RALEIGH, N.C. (WNCN) — As more people receive the COVID-19 vaccine, pregnant women are left to decide if and when they should take that step.
Those women include health care worker Lindsay Yoxheimer, who ultimately decided to get her shot.
“I very quickly had to make that decision based on no data,” said Lindsay Yoxheimer, a nurse for UNC Health.
However, that may not be the case for other pregnant women much longer. Pfizer announced a new clinical vaccine trial focuses on expectant mothers.
“Pregnant women are more likely to get severely ill, be in the ICU, on a ventilator, there is some suggestion that there’s even a higher risk of death in pregnancy from COVID,” said Dr. Brenna Hughes, a maternal-fetal medicine specialist at Duke Health.
Hughes says she’s received mixed responses from pregnant women about taking the vaccine which is why she says this critical research could not have come at a better time.
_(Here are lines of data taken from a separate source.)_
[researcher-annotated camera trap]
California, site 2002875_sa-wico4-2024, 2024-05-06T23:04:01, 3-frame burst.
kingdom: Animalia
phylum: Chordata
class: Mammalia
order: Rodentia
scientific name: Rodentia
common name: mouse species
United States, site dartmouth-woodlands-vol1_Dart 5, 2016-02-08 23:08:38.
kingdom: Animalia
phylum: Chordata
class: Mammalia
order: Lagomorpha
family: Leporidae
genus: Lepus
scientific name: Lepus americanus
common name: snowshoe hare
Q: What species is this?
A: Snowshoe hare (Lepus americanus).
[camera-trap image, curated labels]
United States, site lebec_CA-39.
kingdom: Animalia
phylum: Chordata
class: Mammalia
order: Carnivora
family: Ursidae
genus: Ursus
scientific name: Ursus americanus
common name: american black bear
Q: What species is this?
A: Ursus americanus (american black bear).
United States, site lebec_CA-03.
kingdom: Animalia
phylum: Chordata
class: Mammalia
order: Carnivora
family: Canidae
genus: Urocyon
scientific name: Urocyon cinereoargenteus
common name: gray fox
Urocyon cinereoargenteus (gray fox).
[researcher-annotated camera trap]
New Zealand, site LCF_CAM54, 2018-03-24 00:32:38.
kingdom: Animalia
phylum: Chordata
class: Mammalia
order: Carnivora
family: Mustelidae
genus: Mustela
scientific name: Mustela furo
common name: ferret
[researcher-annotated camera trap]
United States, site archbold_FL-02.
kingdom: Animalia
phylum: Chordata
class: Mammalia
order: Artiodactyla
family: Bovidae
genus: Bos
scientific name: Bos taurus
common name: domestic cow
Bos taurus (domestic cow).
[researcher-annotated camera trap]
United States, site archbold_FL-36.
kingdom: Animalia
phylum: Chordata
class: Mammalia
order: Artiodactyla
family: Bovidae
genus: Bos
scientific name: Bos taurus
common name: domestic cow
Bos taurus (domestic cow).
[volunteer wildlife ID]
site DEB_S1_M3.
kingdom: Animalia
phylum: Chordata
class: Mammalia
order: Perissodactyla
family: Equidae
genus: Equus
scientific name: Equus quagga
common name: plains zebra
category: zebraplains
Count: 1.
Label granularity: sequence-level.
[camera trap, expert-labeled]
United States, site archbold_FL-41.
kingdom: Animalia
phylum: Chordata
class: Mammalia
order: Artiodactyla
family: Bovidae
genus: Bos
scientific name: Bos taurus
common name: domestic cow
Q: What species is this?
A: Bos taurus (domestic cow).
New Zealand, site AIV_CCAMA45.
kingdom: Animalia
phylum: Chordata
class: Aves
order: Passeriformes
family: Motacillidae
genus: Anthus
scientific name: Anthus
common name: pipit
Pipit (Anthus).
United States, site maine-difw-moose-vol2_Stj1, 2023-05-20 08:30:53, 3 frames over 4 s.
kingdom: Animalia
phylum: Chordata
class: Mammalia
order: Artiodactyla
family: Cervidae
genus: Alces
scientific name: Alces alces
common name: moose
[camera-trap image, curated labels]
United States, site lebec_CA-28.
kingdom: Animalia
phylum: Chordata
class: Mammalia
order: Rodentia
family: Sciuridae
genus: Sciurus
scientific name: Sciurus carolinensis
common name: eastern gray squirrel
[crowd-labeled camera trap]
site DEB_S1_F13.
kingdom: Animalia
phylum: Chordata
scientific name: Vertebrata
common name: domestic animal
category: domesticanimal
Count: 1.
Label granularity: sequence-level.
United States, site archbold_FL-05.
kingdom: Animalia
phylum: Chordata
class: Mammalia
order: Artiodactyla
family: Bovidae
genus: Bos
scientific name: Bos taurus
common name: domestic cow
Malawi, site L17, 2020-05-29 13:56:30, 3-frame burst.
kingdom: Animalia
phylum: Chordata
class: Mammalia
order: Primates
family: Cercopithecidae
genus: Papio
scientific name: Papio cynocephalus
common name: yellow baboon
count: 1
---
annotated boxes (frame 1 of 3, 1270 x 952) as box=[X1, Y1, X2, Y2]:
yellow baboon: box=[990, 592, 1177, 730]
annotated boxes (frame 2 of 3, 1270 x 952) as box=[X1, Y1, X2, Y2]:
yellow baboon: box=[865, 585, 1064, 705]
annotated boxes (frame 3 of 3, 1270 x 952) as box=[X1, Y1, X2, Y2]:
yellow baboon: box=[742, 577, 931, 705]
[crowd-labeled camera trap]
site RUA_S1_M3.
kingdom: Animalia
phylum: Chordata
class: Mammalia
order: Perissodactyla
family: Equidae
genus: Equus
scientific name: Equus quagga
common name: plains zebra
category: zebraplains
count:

“We really need data to show that enough patients have been vaccinated and that we can ensure that it’s safe for them,” said Hughes.
Around 4,000 women 24 to 34 weeks along in their pregnancy will take part in the international study for up to 10 months. The first doses are being administered in the United States.
Pfizer stating they’re taking this step after seeing success in vaccinating other groups and to protect this and future generations saying in part:
“It is critical that we develop a vaccine that is safe and effective for this population,” said William Gruber M.D., senior vice president of vaccine clinical research and development for Pfizer.
The study will also follow babies for six months after they’re born to see if antibodies from the mother transfer to the infant.